¿Pa qué estudiamos?
La escritora de novela policíaca, Agatha Christie leía 200 libros al año, y el presidente de Estados Unidos Theodore Roosevelt leía más de 300 libros al año, en los inicios del siglo XX. Hoy en día, el fundador de Facebook, Mark Zuckerberg y el millonario Bill Gates leen más de 100 títulos al año. Eso es el reflejo de los cambios que ha tenido la forma en la que adquirimos el conocimiento y el para qué lo usamos ha cambiado radicalmente.
Mientras la escritora usó el conocimiento que adquiría en sus lecturas para entretener y cultivar la ficción, el segundo alimentó su liderazgo y la toma de decisiones a partir de su aprendizajes. Pero los dos últimos han usado su conocimiento para transformar su propia realidad y la del mundo entero. Lo cual ha implicado el desarrollo de la capacidad para acercarse al conocimiento por sí solos o ser autodidacta.

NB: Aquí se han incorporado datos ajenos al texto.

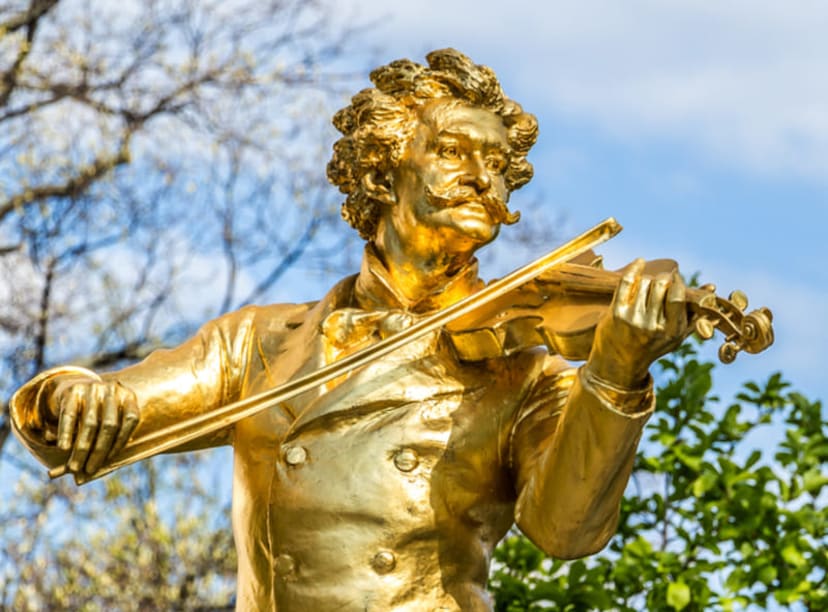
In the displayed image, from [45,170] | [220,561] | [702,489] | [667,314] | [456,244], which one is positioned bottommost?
[667,314]

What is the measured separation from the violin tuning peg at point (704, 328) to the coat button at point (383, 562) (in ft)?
2.92

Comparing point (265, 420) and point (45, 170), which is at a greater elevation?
point (45, 170)

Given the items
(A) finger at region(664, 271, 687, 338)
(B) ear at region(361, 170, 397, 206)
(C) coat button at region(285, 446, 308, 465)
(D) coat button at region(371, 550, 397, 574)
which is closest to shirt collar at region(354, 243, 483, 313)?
(B) ear at region(361, 170, 397, 206)

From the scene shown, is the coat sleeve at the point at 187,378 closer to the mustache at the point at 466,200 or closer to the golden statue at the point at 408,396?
the golden statue at the point at 408,396

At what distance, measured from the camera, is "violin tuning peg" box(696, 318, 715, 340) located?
4.25 metres

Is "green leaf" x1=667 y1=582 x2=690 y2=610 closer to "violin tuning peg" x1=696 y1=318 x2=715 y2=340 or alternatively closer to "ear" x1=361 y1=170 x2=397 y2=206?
"ear" x1=361 y1=170 x2=397 y2=206

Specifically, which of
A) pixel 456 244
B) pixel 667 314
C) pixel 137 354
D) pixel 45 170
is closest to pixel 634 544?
pixel 456 244

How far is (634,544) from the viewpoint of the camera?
7.05 metres

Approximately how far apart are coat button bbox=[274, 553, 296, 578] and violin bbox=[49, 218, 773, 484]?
0.31m

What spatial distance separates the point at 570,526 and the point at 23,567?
6827mm

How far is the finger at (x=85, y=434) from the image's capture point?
179 inches

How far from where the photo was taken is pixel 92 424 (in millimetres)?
4562

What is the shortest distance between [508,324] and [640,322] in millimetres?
558

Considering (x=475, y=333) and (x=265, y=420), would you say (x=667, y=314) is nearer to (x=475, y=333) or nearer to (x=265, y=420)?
(x=475, y=333)
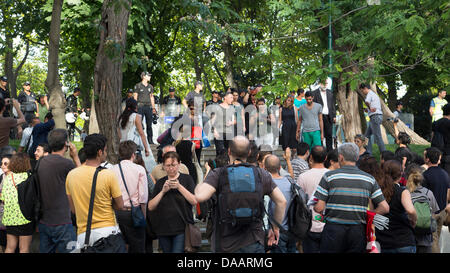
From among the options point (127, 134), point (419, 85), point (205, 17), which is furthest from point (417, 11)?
point (419, 85)

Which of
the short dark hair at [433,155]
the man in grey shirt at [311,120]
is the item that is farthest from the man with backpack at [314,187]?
the man in grey shirt at [311,120]

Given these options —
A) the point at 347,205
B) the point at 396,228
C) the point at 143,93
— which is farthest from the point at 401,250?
the point at 143,93

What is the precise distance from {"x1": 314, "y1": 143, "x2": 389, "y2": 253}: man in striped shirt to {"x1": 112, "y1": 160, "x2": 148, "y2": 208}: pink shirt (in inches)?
80.8

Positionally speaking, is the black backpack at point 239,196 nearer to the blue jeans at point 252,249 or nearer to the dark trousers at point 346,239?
the blue jeans at point 252,249

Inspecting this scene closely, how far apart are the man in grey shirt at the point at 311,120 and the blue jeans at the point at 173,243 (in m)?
7.94

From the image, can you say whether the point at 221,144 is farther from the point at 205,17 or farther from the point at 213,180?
the point at 213,180

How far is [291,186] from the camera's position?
697 cm

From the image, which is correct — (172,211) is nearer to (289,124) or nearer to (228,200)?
(228,200)

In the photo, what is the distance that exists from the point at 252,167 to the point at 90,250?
1758mm

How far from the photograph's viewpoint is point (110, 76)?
10188mm

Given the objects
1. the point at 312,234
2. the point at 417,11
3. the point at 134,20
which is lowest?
the point at 312,234

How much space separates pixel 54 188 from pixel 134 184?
89 cm

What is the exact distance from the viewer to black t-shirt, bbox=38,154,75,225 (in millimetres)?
6539

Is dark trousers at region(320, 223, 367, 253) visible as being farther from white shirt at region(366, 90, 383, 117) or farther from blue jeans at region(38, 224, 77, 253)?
white shirt at region(366, 90, 383, 117)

¡La verdadera innovación educativa quiere decir cambiar la forma en la que los seres humanos nos relacionamos con el conocimiento en entornos educativos, no se innova solo construyendo modernas infraestructuras! El caso de Finlandia, país reconocido en el mundo por el éxito de su sistema educativo, no tiene como eje central de la educación la infraestructura.
¡Sí a los ambientes educativos con dignidad! No a la construcción de infraestructuras qué le cargan al presupuesto público una cuantía importante para gastos de mantenimiento y no dejan espacio en la billetera para nuevas inversiones) lo cual es válido no solo para los temas educativos sino para todos los aspectos en los que los políticos abusan de la inversión en infraestructura. El año pasado se conoció el nuevo plan de infraestructura educativa con el cual el Gobierno busca satisfacer en un 60% la demanda de espacios de aprendizaje.
Es innegable la deuda del país con las escuelas rurales, en especial, pero quiero reflexionar sobre el gasto público en infraestructura de cualquier tipo y para cualquier fin, en tanto el abuso mata los presupuestos públicos y castiga nuevas inversiones.
A partir del debate que se armó por la venta de Isagén, platica de la cual ni un solo centavo va a ser invertido directamente en la construcción de carreteras sino que va a parar al bolsillo de los bancos. ¿Qué tan importante es la inversión en infraestructura en el país y con cuáles parámetros debe hacerse?
Es más, todo indica que los paisas vamos a tener que vender el porcentaje que tiene EPM en Isagén, estamos hablando de más de un billón de pesos. Ojalá que el alcalde aproveche ese dinero para amortizar si la deuda pública de Medellín que en 2015 cerró en 1043 billones de pesos para invertir en la construcción del monorriel de la 80.